Note that in all of your examples of retina transition, the screen size remained the same between the non-retina and retina version. The iPad resolution is not a multiple of the iPhone resolution.
When Apple used 2x, it was so that developers wouldn't have to make major changes to their UI code as iOS took care of multiplying legacy coordinates by 2.
It worked because the PPI was also increased by the same proportion, keeping UI elements the same physical size on the screen.
What you're proposing is doubling resolution but not PPI resulting in a bigger screen size, which negates the advantage of not having to redo layouts.
It would result on a different, non-multiple minimum size in pixels for touch targets and buttons which would mean unprecedented work for iOS developers.
As of now, a dev can use the same exact button size across all iOS devices (doubled or halved automatically by iOS depending if they use virtual or real pixels in their code).

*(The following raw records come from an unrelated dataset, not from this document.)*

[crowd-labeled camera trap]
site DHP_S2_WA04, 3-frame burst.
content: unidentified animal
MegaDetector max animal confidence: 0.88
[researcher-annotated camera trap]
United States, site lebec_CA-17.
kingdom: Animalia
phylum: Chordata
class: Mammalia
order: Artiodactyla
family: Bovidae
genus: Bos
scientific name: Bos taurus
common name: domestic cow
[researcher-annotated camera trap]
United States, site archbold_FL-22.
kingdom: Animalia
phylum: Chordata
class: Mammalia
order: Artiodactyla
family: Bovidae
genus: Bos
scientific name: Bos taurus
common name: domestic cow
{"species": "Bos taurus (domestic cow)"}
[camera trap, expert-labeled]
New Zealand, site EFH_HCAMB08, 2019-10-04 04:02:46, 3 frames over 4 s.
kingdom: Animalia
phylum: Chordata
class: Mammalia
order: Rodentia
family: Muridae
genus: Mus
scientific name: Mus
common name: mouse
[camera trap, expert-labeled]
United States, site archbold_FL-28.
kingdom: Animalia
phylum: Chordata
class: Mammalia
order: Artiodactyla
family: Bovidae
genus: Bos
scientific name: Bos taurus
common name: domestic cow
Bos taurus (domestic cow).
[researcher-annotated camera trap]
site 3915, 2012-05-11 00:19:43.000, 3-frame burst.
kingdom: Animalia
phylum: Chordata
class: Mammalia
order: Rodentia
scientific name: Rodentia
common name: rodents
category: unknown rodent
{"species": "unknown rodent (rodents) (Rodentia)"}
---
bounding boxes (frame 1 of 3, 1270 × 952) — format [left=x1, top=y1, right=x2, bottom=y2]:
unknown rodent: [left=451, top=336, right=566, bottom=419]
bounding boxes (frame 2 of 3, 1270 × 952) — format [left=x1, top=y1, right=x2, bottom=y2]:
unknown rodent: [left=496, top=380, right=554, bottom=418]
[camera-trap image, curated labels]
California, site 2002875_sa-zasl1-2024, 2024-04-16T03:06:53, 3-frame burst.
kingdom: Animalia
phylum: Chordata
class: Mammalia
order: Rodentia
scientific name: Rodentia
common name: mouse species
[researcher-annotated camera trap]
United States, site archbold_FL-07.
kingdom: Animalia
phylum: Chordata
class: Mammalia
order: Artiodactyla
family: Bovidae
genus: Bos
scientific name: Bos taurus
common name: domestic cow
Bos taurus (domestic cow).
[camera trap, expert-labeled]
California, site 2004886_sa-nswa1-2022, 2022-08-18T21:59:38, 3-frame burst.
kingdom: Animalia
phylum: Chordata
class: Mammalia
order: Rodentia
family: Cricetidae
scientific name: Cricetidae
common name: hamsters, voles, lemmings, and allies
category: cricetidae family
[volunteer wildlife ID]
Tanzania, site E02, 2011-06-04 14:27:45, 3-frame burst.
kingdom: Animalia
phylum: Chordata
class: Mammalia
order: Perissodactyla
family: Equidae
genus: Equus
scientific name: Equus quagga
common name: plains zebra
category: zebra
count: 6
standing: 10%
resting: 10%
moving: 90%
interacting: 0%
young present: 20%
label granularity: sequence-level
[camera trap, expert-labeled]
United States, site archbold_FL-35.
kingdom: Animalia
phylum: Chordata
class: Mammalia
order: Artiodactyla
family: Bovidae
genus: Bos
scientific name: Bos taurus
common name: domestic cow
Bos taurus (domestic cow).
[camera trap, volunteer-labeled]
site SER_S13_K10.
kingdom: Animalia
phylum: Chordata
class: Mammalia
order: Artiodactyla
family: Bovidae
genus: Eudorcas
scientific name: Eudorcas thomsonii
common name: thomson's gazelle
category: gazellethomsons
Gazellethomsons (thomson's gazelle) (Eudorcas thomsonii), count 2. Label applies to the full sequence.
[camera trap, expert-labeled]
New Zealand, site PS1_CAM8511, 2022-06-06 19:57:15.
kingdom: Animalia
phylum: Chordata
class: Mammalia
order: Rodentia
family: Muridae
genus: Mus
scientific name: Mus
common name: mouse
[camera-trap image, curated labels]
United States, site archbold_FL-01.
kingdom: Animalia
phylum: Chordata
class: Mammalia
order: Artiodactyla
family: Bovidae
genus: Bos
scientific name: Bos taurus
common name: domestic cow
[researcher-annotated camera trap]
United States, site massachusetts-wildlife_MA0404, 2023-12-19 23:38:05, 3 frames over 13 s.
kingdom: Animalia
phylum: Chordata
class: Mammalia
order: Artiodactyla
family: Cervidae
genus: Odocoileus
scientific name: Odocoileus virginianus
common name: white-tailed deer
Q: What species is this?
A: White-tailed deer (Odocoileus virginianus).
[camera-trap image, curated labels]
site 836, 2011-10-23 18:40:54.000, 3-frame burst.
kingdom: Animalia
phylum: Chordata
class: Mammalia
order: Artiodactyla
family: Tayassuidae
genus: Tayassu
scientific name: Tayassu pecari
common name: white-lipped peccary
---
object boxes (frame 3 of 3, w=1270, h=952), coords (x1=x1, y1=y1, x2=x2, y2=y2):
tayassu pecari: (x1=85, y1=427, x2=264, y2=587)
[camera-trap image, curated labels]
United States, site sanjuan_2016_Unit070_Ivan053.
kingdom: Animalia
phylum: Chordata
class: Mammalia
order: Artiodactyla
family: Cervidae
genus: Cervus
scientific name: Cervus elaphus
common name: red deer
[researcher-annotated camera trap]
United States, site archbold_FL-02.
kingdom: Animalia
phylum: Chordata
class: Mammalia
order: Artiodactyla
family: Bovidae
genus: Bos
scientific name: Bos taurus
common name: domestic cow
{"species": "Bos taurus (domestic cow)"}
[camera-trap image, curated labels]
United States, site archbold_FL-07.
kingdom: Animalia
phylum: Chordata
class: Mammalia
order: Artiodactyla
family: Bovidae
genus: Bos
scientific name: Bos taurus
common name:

I don't think Apple will want to break that when 95% of users wouldn't be able to notice the increase in PPI anyway.
Simply keeping 326PPI and increasing the resolution to make a bigger screen would mean much less work for devs than what you propose.
One does need to take into account that if apple is considering to keep its ongoing practice alive (Basically one phone structure, screen etc for 2 years and changing the specs) then your 326 Ppi screen is going to have to last you 2 years specially when 498-500 PPI LCD's are already advertised in the market (Sharp) and when your main competition in the high end smartphone domain is going to launch a 2k display with a 500Ppi before you. I predict that by the end of 2014 Samsung (atleast them) would have atleast 2 2k displays with 500+Ppi (Galaxy S5 and Galaxy Note4)..And this time they are seriously considering a High PPI LCD version as well (probably based on the Sharp LCD with IGZO 498 PPI displays)....I know apple does not go out and out with spec comparisons, but they can also not totally disregard what is going on in the display world especially when they like to lock their display tech for a period of 2 years. If they are to bite the bullet and work with devs to bring the neccessary changes then i would rather have them go all out and establish a new benchmark for themselves for display tech and keep it for 2 years as opposed to starting out with something that has been done a few years ago and keeping it for another 2 years.
And before we bring the entire quesiton of power requirements for bigger, more powerful screens, we do need to remember that Chips have become more efficient, battery tech has advanced in 2 years and a larger iphone will spot a bigger battery.